En octubre ya hicieron llegar una propuesta inicial a la Generalitat, y en enero trasladaron sus planes al Gobierno español. Por el momento señalan dos posibles ubicaciones que a su criterio cumplen las necesidades de una factoría de chips, desde caudal de agua hasta proveedores y conectividad de transporte: Sant Esteve Sesrovires (Barcelona) y el polígono industrial de Vilamalla (Girona).

Calculan una inversión de 22.000 millones en un terreno de unas 36 hectáreas, con apoyo de Europa, Gobierno y Generalitat. La aportación del Estado la estiman en un 10% del total, unos 2.200 millones, mientras que para la Generalitat calculan unos 500 millones vinculados a la adecuación de comunicaciones e infraestructuras.

Empleo, impulsor y clientes

La factoría puede dar empleo directo a 2.000 personas e indirecto a 40.000, según el documento de trabajo consultado por elEconomista.

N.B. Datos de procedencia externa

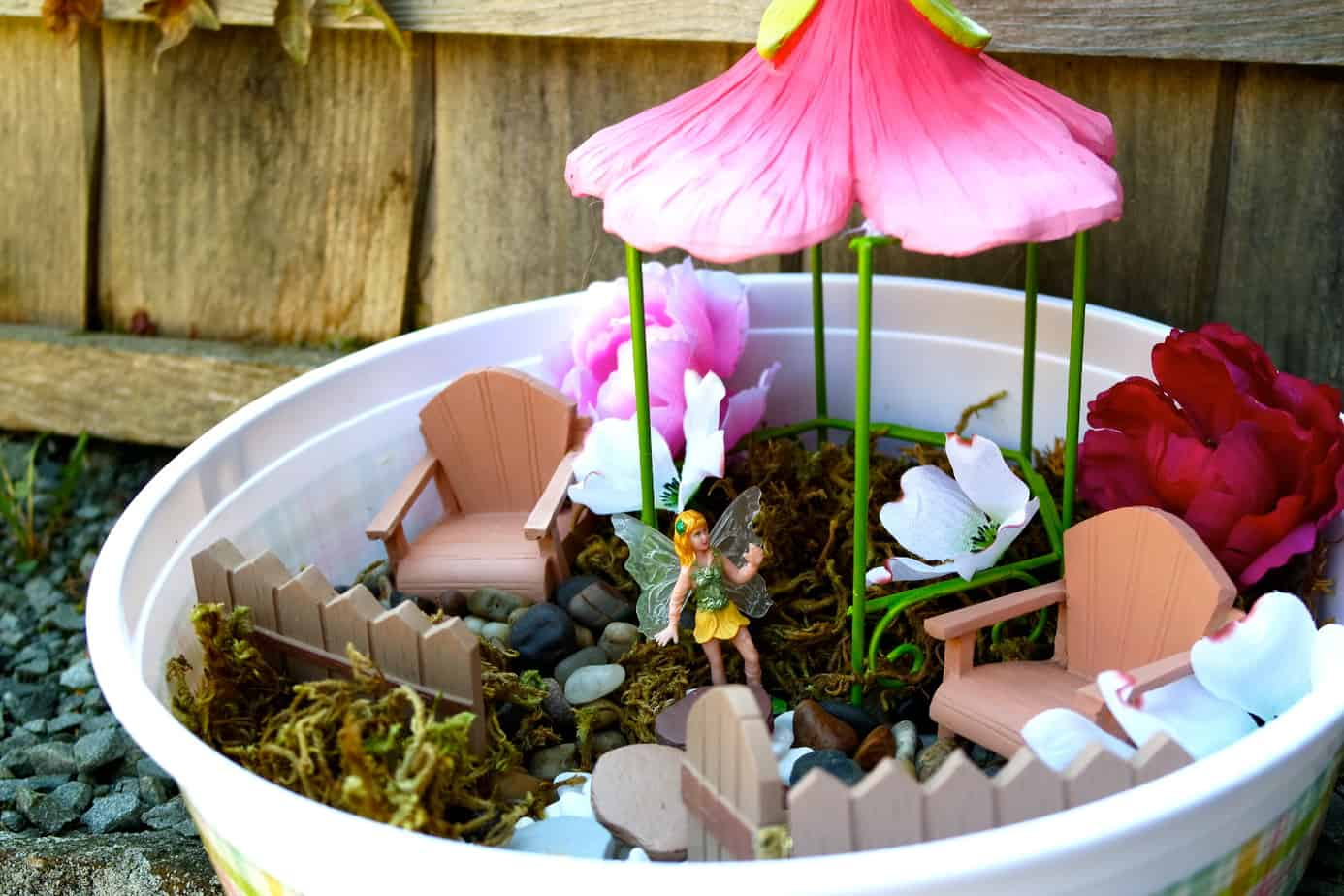 gnome and fairy garden how to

La iniciativa, denominada FabCat, prevé contactar con las 29 empresas que forman parte del IPCEI on Microelectronics de la Unión Europea, entre las que figuran Intel, Bosch, Texas Instruments, TDK, ABB, Osram, Fuji Electric, Sony, NXP y Canon.

También se proponen contactar con empresas que actualmente no tienen implantación en Europa, como las taiwanesas TSMC y UMC, la coreana Samsung, la japonesa Hitachi, la estadounidense Micron y la china SMIC, entre otras.

Respecto a posibles clientes de la factoría de chips catalana, los primeros identificados son Seat, Ficosa, HP y SGS-Brightsight.